O Relatório Final da Comissão Independente para o Estudo dos Abusos Sexuais de Crianças na Igreja Católica Portuguesa (abaixo designado por CIEASC – ICP), de fevereiro de 2023, tem uma importância crucial na reabilitação e proteção das vítimas, na compensação pelos danos físicos, psicológicos e sociais sofridos, na limpeza e prevenção da Igreja face à chaga da pedofilia praticada, na perseguição judicial dos abusadores e na dissuasão de novos abusos.
O relatório permitirá, ainda, passada esta fase de choque, espanto, catarse e expiação dos pecados pelo pedido do perdão das vítimas, a penitência e a oração, a recuperação da imagem da Igreja. Mas, para tanto – e tanto é! – é urgente que seja vencida a resistência dos bispos que se têm recusado, entravado ou adiado, a denúncia dos alegados padres (e colaboradores leigos) abusadores ao Ministério Público e o afastamento preventivo de funções e proibição preventiva de exercício do ministério sacerdotal (ou a colaboração, no caso de leigos). Quanto mais demorar essa responsabilização judicial e proibição preventiva do exercício do ministério sacerdotal, como acontece infelizmente com os bispos de Lisboa e Porto relativamente aos clérigos denunciados, pior. A morosidade do processo canónico não pode desculpar a tomada da decisão preventiva, muito menos a participação às autoridades judiciais. E só o clamor popular pode conseguir que todos os bispos se sintam obrigados a decidirem rapidamente essa proibição do exercício do sacerdócio. Como se diz na Bíblia, “quem tiver ouvidos, oiça!”

◆ Excertos de dados

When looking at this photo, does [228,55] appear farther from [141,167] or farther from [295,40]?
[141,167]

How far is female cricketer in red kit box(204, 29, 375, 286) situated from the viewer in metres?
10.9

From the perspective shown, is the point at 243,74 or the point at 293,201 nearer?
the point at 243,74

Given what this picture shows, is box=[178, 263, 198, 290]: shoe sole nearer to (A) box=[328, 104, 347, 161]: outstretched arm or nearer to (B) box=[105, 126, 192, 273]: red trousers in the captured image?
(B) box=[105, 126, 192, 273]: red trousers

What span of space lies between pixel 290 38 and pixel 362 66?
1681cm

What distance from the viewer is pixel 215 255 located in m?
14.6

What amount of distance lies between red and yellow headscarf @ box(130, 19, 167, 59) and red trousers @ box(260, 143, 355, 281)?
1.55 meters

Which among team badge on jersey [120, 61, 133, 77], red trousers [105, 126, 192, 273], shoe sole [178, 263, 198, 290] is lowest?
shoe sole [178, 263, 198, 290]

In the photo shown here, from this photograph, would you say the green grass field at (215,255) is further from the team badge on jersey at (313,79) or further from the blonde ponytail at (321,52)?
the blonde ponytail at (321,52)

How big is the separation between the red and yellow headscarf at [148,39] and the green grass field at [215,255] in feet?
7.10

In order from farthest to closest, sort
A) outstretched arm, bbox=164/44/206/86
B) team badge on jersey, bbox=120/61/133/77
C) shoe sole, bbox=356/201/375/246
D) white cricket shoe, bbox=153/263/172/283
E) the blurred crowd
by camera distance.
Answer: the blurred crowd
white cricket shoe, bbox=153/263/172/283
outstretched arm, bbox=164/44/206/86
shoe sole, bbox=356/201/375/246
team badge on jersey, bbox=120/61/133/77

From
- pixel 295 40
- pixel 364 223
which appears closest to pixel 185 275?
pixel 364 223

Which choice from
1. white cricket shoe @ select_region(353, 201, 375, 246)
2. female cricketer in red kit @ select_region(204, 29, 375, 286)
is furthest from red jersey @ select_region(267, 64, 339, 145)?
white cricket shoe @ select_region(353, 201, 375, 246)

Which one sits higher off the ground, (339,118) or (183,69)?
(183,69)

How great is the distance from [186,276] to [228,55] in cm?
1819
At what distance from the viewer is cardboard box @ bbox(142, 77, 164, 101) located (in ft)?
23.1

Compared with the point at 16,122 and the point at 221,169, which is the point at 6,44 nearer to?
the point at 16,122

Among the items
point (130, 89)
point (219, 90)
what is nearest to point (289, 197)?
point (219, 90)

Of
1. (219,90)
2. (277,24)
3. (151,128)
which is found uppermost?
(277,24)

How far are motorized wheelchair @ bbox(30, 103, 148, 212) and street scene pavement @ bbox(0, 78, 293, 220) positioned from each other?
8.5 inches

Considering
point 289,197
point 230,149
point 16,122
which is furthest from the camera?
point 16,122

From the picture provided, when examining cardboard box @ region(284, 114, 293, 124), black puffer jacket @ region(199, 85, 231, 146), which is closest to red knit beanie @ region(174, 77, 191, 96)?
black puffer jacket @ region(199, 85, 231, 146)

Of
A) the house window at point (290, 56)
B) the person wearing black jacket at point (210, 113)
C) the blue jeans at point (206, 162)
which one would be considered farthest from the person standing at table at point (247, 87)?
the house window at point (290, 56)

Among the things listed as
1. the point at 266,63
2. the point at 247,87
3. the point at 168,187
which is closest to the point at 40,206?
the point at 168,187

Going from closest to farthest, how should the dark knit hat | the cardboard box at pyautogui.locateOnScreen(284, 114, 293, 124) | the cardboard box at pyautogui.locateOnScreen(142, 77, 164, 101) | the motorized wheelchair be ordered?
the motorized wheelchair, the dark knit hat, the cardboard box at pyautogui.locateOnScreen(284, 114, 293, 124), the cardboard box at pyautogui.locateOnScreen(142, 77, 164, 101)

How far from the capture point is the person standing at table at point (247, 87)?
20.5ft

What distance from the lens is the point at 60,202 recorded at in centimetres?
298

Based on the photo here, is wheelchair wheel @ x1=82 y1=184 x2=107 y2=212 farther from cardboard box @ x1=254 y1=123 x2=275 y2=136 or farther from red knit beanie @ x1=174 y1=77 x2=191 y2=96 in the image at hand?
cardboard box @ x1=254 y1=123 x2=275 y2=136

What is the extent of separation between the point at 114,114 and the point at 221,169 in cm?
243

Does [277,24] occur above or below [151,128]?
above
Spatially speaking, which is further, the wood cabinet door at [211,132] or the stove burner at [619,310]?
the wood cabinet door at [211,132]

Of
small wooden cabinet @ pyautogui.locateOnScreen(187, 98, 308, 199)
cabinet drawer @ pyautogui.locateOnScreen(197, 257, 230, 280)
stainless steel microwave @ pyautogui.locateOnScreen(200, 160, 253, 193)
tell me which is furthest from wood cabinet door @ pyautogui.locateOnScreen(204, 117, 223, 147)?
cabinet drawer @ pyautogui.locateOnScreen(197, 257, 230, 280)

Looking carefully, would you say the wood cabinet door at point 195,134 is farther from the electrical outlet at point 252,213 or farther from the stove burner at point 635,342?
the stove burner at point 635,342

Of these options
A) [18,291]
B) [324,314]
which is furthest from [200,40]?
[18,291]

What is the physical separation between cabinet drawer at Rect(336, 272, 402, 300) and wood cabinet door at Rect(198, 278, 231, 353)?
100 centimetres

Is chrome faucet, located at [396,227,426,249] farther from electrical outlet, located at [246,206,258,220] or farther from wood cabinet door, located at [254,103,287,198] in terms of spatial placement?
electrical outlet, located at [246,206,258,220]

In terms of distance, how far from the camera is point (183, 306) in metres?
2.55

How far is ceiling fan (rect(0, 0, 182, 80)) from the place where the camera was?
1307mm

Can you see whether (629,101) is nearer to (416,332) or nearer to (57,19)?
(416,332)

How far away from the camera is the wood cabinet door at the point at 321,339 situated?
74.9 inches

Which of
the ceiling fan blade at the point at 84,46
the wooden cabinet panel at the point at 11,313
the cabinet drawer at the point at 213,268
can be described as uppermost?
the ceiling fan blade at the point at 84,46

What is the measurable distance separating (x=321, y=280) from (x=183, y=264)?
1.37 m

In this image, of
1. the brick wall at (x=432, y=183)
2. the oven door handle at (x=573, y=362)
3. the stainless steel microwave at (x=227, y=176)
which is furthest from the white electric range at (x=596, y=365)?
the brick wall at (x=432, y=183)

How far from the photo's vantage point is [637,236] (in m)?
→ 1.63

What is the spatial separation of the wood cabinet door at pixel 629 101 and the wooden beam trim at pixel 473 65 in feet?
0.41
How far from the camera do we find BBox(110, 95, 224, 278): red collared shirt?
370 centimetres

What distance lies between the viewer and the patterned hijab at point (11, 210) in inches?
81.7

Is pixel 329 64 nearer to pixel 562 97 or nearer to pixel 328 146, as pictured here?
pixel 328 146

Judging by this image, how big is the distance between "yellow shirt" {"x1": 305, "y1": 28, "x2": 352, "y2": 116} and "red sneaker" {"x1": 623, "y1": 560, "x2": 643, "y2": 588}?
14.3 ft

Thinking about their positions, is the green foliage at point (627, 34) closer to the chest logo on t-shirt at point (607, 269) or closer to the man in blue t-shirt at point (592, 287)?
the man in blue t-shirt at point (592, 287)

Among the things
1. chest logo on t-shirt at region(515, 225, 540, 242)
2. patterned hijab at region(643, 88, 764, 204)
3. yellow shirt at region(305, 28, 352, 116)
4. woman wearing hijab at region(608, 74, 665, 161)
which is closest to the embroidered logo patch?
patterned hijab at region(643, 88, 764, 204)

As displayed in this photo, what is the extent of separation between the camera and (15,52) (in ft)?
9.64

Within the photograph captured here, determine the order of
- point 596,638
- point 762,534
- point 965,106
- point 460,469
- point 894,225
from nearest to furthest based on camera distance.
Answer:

◆ Pedidos
1 > Reescreva os registos desde a linha que contém "How far from the capture" até à linha que contém "74.9 inches", substituindo "ceiling fan" por "overhead fan" e mantendo tudo o resto inalterado.
2 > Prossiga o texto sobre o relatório dos abusos sexuais de crianças na Igreja Católica portuguesa a partir do ponto em que termina.

◆ Resultados das tarefas
1 >
How far from the capture point is the person standing at table at point (247, 87)?
20.5ft

What distance from the lens is the point at 60,202 recorded at in centimetres?
298

Based on the photo here, is wheelchair wheel @ x1=82 y1=184 x2=107 y2=212 farther from cardboard box @ x1=254 y1=123 x2=275 y2=136 or farther from red knit beanie @ x1=174 y1=77 x2=191 y2=96 in the image at hand?
cardboard box @ x1=254 y1=123 x2=275 y2=136

What is the extent of separation between the point at 114,114 and the point at 221,169 in cm?
243

Does [277,24] occur above or below [151,128]?
above
Spatially speaking, which is further, the wood cabinet door at [211,132] or the stove burner at [619,310]?
the wood cabinet door at [211,132]

Of
small wooden cabinet @ pyautogui.locateOnScreen(187, 98, 308, 199)
cabinet drawer @ pyautogui.locateOnScreen(197, 257, 230, 280)
stainless steel microwave @ pyautogui.locateOnScreen(200, 160, 253, 193)
tell me which is furthest from wood cabinet door @ pyautogui.locateOnScreen(204, 117, 223, 147)?
cabinet drawer @ pyautogui.locateOnScreen(197, 257, 230, 280)

Looking carefully, would you say the wood cabinet door at point 195,134 is farther from the electrical outlet at point 252,213 or farther from the stove burner at point 635,342?
the stove burner at point 635,342

Of these options
A) [18,291]
B) [324,314]
which is furthest from [200,40]?
[18,291]

What is the physical separation between cabinet drawer at Rect(336, 272, 402, 300) and wood cabinet door at Rect(198, 278, 231, 353)?
100 centimetres

Is chrome faucet, located at [396,227,426,249] farther from electrical outlet, located at [246,206,258,220] or farther from wood cabinet door, located at [254,103,287,198] in terms of spatial placement?
electrical outlet, located at [246,206,258,220]

In terms of distance, how far from the camera is point (183, 306) in metres?
2.55

How far is overhead fan (rect(0, 0, 182, 80)) from the place where the camera was?
1307mm

Can you see whether (629,101) is nearer to (416,332) or nearer to (57,19)?
(416,332)

How far away from the camera is the wood cabinet door at the point at 321,339 situated?
74.9 inches

2 >
No caso dos bispos, a negligência, o encobrimento, a omissão ilegal do dever de denúncia dos abusos sexuais praticados por padres sobre crianças e adultos vulneráveis, a proteção dos abusadores, a escolha do lado dos alegados abusadores em vez das vítimas, o medo da vingança dos abusadores, o receio do escândalo público de publicação de outros abusadores e o pavor da exposição da prática homossexual ou heterossexual de outros padres e, pior ainda, de prelados, não são admissíveis do ponto de vista legal, social e moral. E os bispos que negligenciaram e abafaram os abusos, faltando ao dever legal e moral de denúncia às autoridades judiciais do país e canónicas, tolerando a manutenção do padre (ou colaborador leigo) na paróquia ou ofício, ou os exfiltraram para outro ofício, paróquia ou diocese, os deixaram sem ofício sem processo canónico, ou os enviaram para o estrangeiro (ou deixaram de informar os ordinários do novo lugar para onde estes recuaram), conformaram-se, desde logo, com o possível resultado funesto da pedofilia praticada pelos abusadores sobre outras crianças. Esses prelados têm de ser também responsabilizados judicialmente por essa cumplicidade. Internamente, na Igreja, além do indispensável processo canónico, é necessário o seu afastamento do ofício episcopal diocesano, e prevenido qualquer promoção à titularidade de qualquer diocese, no caso dos auxiliares.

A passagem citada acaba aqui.